## Excerpted passage

Part I: Theoretical Backdrop Modalities

The anthropologist Anthony Wallace drew up a fascinating image of the merger between the mechanician and the scientist into a scientific engineer during the industrial revolution.

Wallace (1978) contrasts the type of thinking that the mechanician does with intellectual traditions that depend on language, which he interprets broadly as linguistic or mathematical:

The work of the mechanician was, in large part, intellectual work. This was true in spite of the fact that he dealt with tangible objects and physical processes, not with symbols, and that some of what he did was done with dirty hands. The thinking of the mechanician in designing, building, and repairing tools and machinery had to be primarily visual and tactile, however, and this set it apart from those intellectual traditions that depended upon language, whether spoken or written. The product of the mechanician’s thinking was a physical object, which virtually had to be seen to be understood; descriptions of machines, even in technical language, are notoriously ambiguous and extremely difficult to write, even with the aid of drawings and models.

(p. 237)

Interestingly, he does so to underscore that the two modes are equally complex and demanding even though they rely on fundamentally different “grammars.” The disadvantage of the non-linguistic style of thought is that its main output is not easily communicated whereas theologians, humanists, and scientist can converse freely because “the thinking is done with the same system of symbols as those used in communication” (p. 238). In the merger, a well-known labor of division between theory and praxis is born whereby the

“mere ‘mechanics,’ artisans and craftsmen [are] fundamentally alienated from the engineer and the architect, who design machines but leave it to the mechanics to build and maintain them” (p. 239; see also Ingold, 2001). Wallace’s account is remarkable because he inverts the usual order in which the story is told. Under the hegemony of a theoretical gaze, any practical undertaking is usually provided with a function in reference to theory (demonstration of, application of, execution of) or claimed to hold its own significance according to its own rationale (tacit knowledge, know-how). In Wallace’s account, two equal modes of thought conjoin, but only one emerges as the prototype of knowledge.

## Raw data
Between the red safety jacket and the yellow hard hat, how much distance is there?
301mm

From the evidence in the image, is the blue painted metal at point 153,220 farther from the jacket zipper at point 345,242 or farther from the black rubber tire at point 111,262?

## What you will do
1. Answer these questions using the excerpt on Wallace and the mechanician:
(a) What two kinds of thinking did the mechanician's work primarily require?
(b) What reason does the quoted line on page 238 give for why theologians, humanists, and scientists can converse freely?
(c) From whom are the "mere 'mechanics,' artisans and craftsmen" said to be alienated?
2. Resume the excerpt on Wallace and the mechanician, starting after its last sentence.

## Responses to the tasks
1.
(a) Visual and tactile thinking.
(b) Their thinking is done with the same system of symbols as those used in communication.
(c) The engineer and the architect.

2.
In the following, activities such as speaking, playing, writing, calculating, trading, working, designing, etc., are considered different modalities. Characteristic of each mode is a particular format of what is accepted or interpreted as an event, e.g., a speech act, a move, an utterance, a deal, or a sketch. A format is not a definition or categorization that

145 circumscribes a particular set of phenomena; rather, it is a plastic and dynamic requirement for an event to be recognized and taken into consideration in the given mode. Usually, when defining or categorizing, we look for similarities and systematic differences between entities or different classes. Borges’ (1999) oft-quoted Chinese list of animals divided into categories is an example of a list that explicitly attempts to defy the requirements of categorization. For instance, the list puts “those that belong to the emperor” side by side with “stray dogs,” “those that have just broken the flower vase,” the self-referencing category of “those that are included in this classification,” and the perplexing category “Et cetera.” In terms of definition and taxonomy, the list fails; however, each entry on the list preserves the format of “an entry into the list of categories” signified by a bullet or the space given to each entry. It is exactly this format that allows us the paradoxical comparisons. A format enables the recognition of false or ill-formatted moves, e.g., differentiating equations is inconsequential in the game of tennis.92 In a more fundamental way, a format limits what is possible, e.g., in order to be part of an article, an observation has to be put into writing.

This rather crude definition is taken to be sufficient as the topic is not the investigation of these modalities as such. A more sophisticated analysis would take into consideration the kinship of modalities with, for instance, Goffman’s (1974) frame analysis or the concept of activity in activity theory (Nardi, 1996).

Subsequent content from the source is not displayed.